ページ
Keras に入門する 文書生成 Part.1 サンプルを動かしてみる

文書生成のサンプルを動かしてみる

keras/lstm_text_generation.py at master · keras-team/keras · GitHub

Colabはこれ

https://colab.research.google.com/drive/1lbSMhWEUxenIXVPSCl8MaYcz_rJbuB6o

もとの文書は

https://s3.amazonaws.com/text-datasets/nietzsche.txt

まず1~40文字, 4~43文字, 7~46文字 のように、3字ずつずらしながら40文字ずつに切り分けていく & 41文字目、44文字目、47文字目 のように それぞれの40文字の次の1文字をnext_charsに格納していく

maxlen = 40
step = 3
sentences = []
next_chars = []
for i in range(0, len(text) - maxlen, step):
    sentences.append(text[i: i + maxlen])
    next_chars.append(text[i + maxlen])
print('nb sequences:', len(sentences))

つぎにベクトル化をしているらしい

print('Vectorization...')
x = np.zeros((len(sentences), maxlen, len(chars)), dtype=np.bool)
y = np.zeros((len(sentences), len(chars)), dtype=np.bool)
for i, sentence in enumerate(sentences):
    for t, char in enumerate(sentence):
        x[i, t, char_indices[char]] = 1
    y[i, char_indices[next_chars[i]]] = 1

各文字のindexは indices_char に格納されている

{0: '\n',
 1: ' ',
 2: '!',
 3: '"',
 4: "'",
 5: '(',
 6: ')',
 7: ',',
 8: '-',
 9: '.',
 10: '0',
 11: '1',
 12: '2',
 13: '3',
 14: '4',
 15: '5',
 16: '6',
 17: '7',
 18: '8',
 19: '9',
 20: ':',
 21: ';',
 22: '=',
 23: '?',
 24: '[',
 25: ']',
 26: '_',
 27: 'a',
 28: 'b',
 29: 'c',
 30: 'd',
 31: 'e',
 32: 'f',
 33: 'g',
 34: 'h',
 35: 'i',
 36: 'j',
 37: 'k',
 38: 'l',
 39: 'm',
 40: 'n',
 41: 'o',
 42: 'p',
 43: 'q',
 44: 'r',
 45: 's',
 46: 't',
 47: 'u',
 48: 'v',
 49: 'w',
 50: 'x',
 51: 'y',
 52: 'z',
 53: 'ä',
 54: 'æ',
 55: 'é',
 56: 'ë'}

x は (len(sentences), maxlen, len(chars)) の形になっている

x[i][j][k] は i文目 の j文字目 が id=k の文字なら True, そうじゃなければ False となっている (便宜上、"文"と書いたけど、先程40文字ずつに分けた1まとまりを文としている)

演習用資料
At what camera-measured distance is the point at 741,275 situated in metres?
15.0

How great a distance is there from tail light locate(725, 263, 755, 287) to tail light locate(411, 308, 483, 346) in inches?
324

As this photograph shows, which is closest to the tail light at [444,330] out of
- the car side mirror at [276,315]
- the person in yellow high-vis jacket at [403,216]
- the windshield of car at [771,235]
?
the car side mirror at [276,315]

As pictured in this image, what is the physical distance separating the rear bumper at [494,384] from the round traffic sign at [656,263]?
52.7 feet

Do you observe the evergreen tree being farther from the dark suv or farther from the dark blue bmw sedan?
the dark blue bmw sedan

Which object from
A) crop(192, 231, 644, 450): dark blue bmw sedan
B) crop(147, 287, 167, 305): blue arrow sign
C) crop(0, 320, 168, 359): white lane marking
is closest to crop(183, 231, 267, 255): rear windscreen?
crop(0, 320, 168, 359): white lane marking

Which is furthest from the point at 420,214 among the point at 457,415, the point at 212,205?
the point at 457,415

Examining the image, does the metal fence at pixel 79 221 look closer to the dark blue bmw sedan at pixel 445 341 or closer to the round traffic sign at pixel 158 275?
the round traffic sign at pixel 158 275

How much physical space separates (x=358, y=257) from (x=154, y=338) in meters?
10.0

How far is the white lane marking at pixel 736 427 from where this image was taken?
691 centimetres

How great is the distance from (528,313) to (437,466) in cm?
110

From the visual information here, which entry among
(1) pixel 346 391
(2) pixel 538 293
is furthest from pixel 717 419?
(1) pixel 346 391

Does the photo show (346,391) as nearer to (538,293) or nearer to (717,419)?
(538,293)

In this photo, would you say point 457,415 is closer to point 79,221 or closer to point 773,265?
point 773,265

指示
1. ページから、「まず1~40文字, 4~43文字, 7~46文字」を含む語句で始まり「sentences.append(text[i: i + maxlen])」で終わる部分を、一字も変えずに書き出してください。
2. 記録のうち、「How great is」を含む行から記録の最後の行までを、空行を除いて「番号」と「行」の2列からなるMarkdownの表にせよ。
ページと記録の間には何の関係もない。

解答
1.
まず1~40文字, 4~43文字, 7~46文字 のように、3字ずつずらしながら40文字ずつに切り分けていく & 41文字目、44文字目、47文字目 のように それぞれの40文字の次の1文字をnext_charsに格納していく

maxlen = 40
step = 3
sentences = []
next_chars = []
for i in range(0, len(text) - maxlen, step):
    sentences.append(text[i: i + maxlen])

2.
| 番号 | 行 |
|---|---|
| 1 | How great is the distance from (528,313) to (437,466) in cm? |
| 2 | 110 |
| 3 | From the visual information here, which entry among |
| 4 | (1) pixel 346 391 |
| 5 | (2) pixel 538 293 |
| 6 | is furthest from pixel 717 419? |
| 7 | (1) pixel 346 391 |
| 8 | Does the photo show (346,391) as nearer to (538,293) or nearer to (717,419)? |
| 9 | (538,293) |
| 10 | In this photo, would you say point 457,415 is closer to point 79,221 or closer to point 773,265? |
| 11 | point 773,265 |